Brazil Faces Hidden Tariff Risks as Trump Administration Shifts Strategy Away From Global Duties
Brazil’s place in Donald Trump’s new tariff world is shifting fast, even if Brazil is not yet the headline target that China, Europe, or Mexico have become.
According to the Yale Budget Lab’s April 8, 2026 “State of U.S. Tariffs” report, the current U.S. tariff regime—after court challenges—and assuming some emergency measures expire, is projected to raise about $1.3 trillion over the next decade. Brazil is woven into that story because most of its major exports to the United States sit in sectors now under structural tariff pressure: metals, agriculture-linked products, energy inputs, and industrial components.
Logistics firm Dimerco’s 2026 U.S. Tariff Update notes that President Trump has doubled Section 232 tariffs on most steel and aluminum imports from 25% to 50%. While some partners, like the European Union and Japan, have effective caps around 15% when combined with normal duties, Brazil is not singled out for that kind of relief. For Brazilian steel and aluminum producers, this means that access to the U.S. market depends on either product-specific exclusions or carefully structured supply chains that route value-added products through countries with better tariff treatment.
At the same time, Baker Botts’ “Trump Tariff Tracker – May 8, 2026” documents a rapidly expanding menu of global tariffs: new 25% duties on specified semiconductors, potential 25% tariffs on countries trading with Iran, and discretionary tariffs tied to trade with Cuba and Venezuela.
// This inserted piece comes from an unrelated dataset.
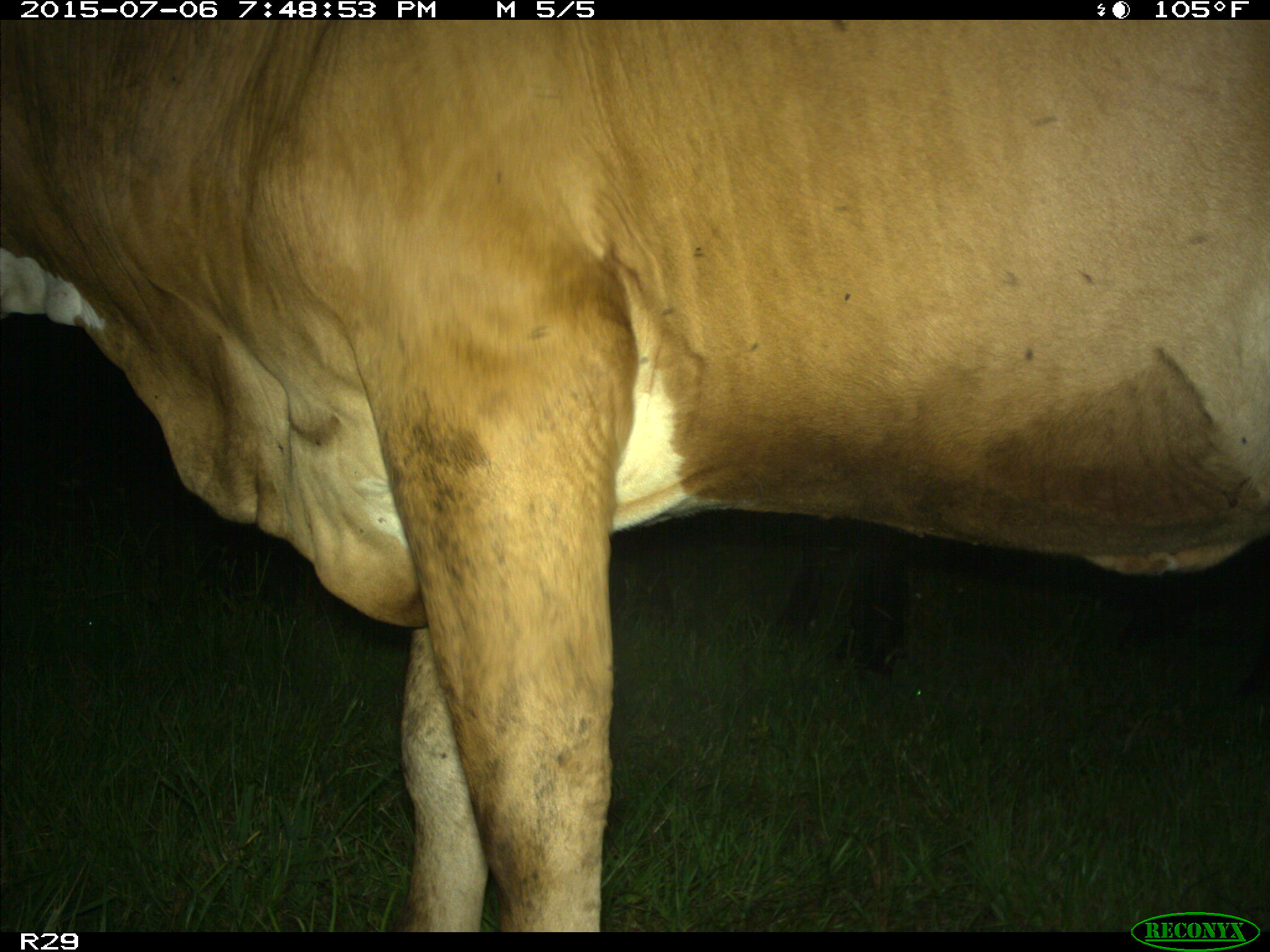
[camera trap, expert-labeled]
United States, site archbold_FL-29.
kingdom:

None of these measures name Brazil directly, but they create significant indirect risk. Any Brazilian company in energy, shipping, or commodity trading that touches sanctioned oil flows, or that relies on inputs from countries targeted over Iran, Cuba, Venezuela, or Russia, could suddenly find its exports to the United States facing a steep, discretionary tariff wall.
On top of that, Trump’s universal tariff push—10% global tariffs imposed under various emergency and trade statutes—has been partially clawed back in court. The Our Take commentary from Baker Botts reports that on May 7, 2026, the U.S. Court of International Trade struck down Trump’s 10% global tariff under Section 122 of the Trade Act of 1974, ruling it was never meant to be a broad, long-term tariff power. Separately, MSNBC’s coverage in “Trump’s tariff fallout deepens after court refund ruling” describes a Supreme Court decision invalidating many International Emergency Economic Powers Act tariffs, forcing the government to refund tens of billions of dollars.
For Brazilian exporters, those court decisions temporarily reduce some tariff burdens and may generate refunds for importers of Brazilian goods, but they also push the White House to lean harder on more traditional tools like Section 232 and targeted country lists. In practice, that means less blanket, across-the-board tariffs and more sector-by-sector pressure where Brazil is heavily exposed—especially metals, machinery components, and any trade that intersects sanctioned jurisdictions.
The bottom line for Brazil: tariffs aimed at other countries can still hit Brazilian supply chains; legal wins against Trump’s emergency tariffs may be short-lived as the administration looks for new legal hooks; and the risk premium on exporting into the U.S. has gone up, even when the headline tariff rate on Brazil itself hasn’t.